If you see a torch being carried through Shoreham tomorrow, it isn’t the Olympic flame taking a very late diversion.
It’s to celebrate the 75th anniversary of the Air Training Corps, an institution that has been inspiring pilots of the future for decades.
To mark the anniversary, squadrons from Shoreham and Steyning will join others across the county in the national torch relay.
After being run across the Adur Ferry Bridge, the torch will arrive at the Coronation Green in Shoreham at just after 2.30pm on Friday before going on to the Steyne Gardens war memorial in Worthing.
At the relay, the cadets from the Shoreham, Steyning and Hove squadrons will be doing a demonstration of some of the skills they have learnt.
This will include first aid training, a full band practice and field craft exercises with camoflauge netting on display.
Lionel Barnard, the vice-chairman of West Sussex County Council, will officiate the Shoreham leg of the relay.
Flight Lieutenant Rich Sage is the officer commanding for the 1440 Shoreham squadron.
One of several volunteers that train the cadets, which range in age from 12 to 20, Rich builds websites and mobile applications for a living.
After his own experience as a cadet, Rich wanted to pay something back to the organisation so he became a staff member.
He said: “We’ve got police officers and bus drivers, a whole host of people who come together to give young people their experience.
“It’s rewarding, absolutely.
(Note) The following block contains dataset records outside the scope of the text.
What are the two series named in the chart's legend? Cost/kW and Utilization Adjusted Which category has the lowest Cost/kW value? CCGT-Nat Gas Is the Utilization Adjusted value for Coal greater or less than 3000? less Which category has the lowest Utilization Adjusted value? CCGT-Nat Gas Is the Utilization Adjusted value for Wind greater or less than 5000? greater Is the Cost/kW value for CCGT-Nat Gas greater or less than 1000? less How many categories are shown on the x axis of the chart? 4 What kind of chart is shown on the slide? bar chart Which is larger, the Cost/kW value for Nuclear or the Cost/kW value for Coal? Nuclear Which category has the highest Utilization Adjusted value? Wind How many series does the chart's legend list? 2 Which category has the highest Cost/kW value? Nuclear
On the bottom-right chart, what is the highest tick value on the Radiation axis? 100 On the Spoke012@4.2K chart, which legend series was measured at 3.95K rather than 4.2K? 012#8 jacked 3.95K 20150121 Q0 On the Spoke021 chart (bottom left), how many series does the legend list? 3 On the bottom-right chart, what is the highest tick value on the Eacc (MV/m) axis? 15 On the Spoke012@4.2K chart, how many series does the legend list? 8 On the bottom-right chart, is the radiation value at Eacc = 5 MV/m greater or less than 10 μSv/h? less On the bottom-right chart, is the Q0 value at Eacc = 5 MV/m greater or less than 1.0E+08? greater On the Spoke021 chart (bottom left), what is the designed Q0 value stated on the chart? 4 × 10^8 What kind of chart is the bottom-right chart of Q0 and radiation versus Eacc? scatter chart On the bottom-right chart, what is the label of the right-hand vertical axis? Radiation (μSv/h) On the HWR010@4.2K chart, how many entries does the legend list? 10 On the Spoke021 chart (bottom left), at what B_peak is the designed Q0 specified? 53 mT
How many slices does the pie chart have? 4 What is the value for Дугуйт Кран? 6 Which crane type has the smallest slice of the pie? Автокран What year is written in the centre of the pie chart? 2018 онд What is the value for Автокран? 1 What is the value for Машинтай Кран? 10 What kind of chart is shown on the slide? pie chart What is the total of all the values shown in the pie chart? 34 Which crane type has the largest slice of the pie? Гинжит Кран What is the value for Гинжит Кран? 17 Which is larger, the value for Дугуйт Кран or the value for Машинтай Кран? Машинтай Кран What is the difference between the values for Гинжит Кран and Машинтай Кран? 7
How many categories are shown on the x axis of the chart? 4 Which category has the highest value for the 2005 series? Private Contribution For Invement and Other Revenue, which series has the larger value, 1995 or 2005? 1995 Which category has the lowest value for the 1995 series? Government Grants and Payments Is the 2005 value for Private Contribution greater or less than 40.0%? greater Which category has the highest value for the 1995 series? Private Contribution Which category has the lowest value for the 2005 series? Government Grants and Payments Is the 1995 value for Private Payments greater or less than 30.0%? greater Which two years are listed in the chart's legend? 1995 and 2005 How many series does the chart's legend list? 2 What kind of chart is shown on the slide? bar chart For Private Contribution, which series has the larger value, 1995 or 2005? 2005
We have cadets from every background you can think of – some with a perfect home life and others that have the complete opposite of that.
“Seeing them come together and take on responsibilities, I love it. That is the real reason I do it.”
He added that some of the cadets go on to join the RAF, while for others it prepares them for civilian life.
The Shoreham squadron began in 1941, the year the Air Training Corps was founded. Today it has 32 cadets.
The Steyning squadron was originally a unit in the Shoreham squadron. It now has 27 members.
Nationally there are 50,000 air cadets and the all-time high was 200,000 in 1942, Rich said.